À la fin des années 60 et au cours des années 70, les sentiments nationalistes encouragent l'apparition partout au Canada de troupes de théâtres parallèles (le Tamahnous à Vancouver, le TARRAGON THEATRE, les Toronto Workshop Productions et le THEATRE PASSE MURAILLE à Toronto). Avec les festivals déjà établis et les théâtres régionaux en plein essor, ces compagnies offrent de nouveaux débouchés aux créateurs. Elles se donnent pour mandat d'explorer de nouvelles avenues sur le plan du contenu et de la forme et proposent aux scénographes et aux créateurs de costumes de nouveaux défis. Parmi les scénographes qui collaborent avec ces troupes, Astrid JANSON et Jim Plaxton figurent certainement parmi les plus innovateurs. Tous deux font preuve d'une ingéniosité et d'un talent extraordinaires dans leur utilisation des matériaux et démontrent une grande habileté à exploiter des configurations spatiales non traditionnelles.

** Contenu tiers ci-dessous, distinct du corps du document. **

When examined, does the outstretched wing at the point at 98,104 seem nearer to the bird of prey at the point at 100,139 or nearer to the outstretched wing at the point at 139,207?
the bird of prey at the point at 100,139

Outre l'École nationale de théâtre du Canada, plus de 60 écoles disséminées dans l'ensemble du pays offrent aujourd'hui une formation théâtrale, et plus de 100 troupes professionnelles montent des pièces. Les scénographes ne sont plus cantonnés à des productions isolées et collaborent activement avec les architectes à la conception de nouveaux bâtiments et à la restauration d'édifices anciens. Le Canada est reconnu pour l'ingéniosité avec laquelle ses scénographes et ses architectes ont su transformer des bâtiments industriels et des édifices publics du siècle dernier afin de les réutiliser au XXe siècle.

Dès le début des années 80, les scénographes canadiens établissent une solide présence à la Prague Quadrennial, une exposition dont les prix sont décernés par un jury international. On y présente ce qui se fait de mieux sur le plan international dans les domaines de la scénographie et de l'architecture de théâtre. En 1975, la première soumission présentée par des artistes canadiens vaut une mention honorable à Murray Laufer et à François Barbeau. En 1979, le Canada remporte un prix d'excellence, et, en 1983, Roy Robitschek obtient une « mention spéciale ». Des artistes comme Michael LEVINE, connu pour ses oeuvres provocantes créées en collaboration avec le metteur en scène Robert LEPAGE (Les plaques tectoniques,1988; Bluebeard's Castle et Erwartung, 1993-1995) et qui travaille pour les théâtres, les opéras et les compagnies cinématographiques les plus importantes au monde, continuent de contribuer à la renommée internationale d'excellence du pays.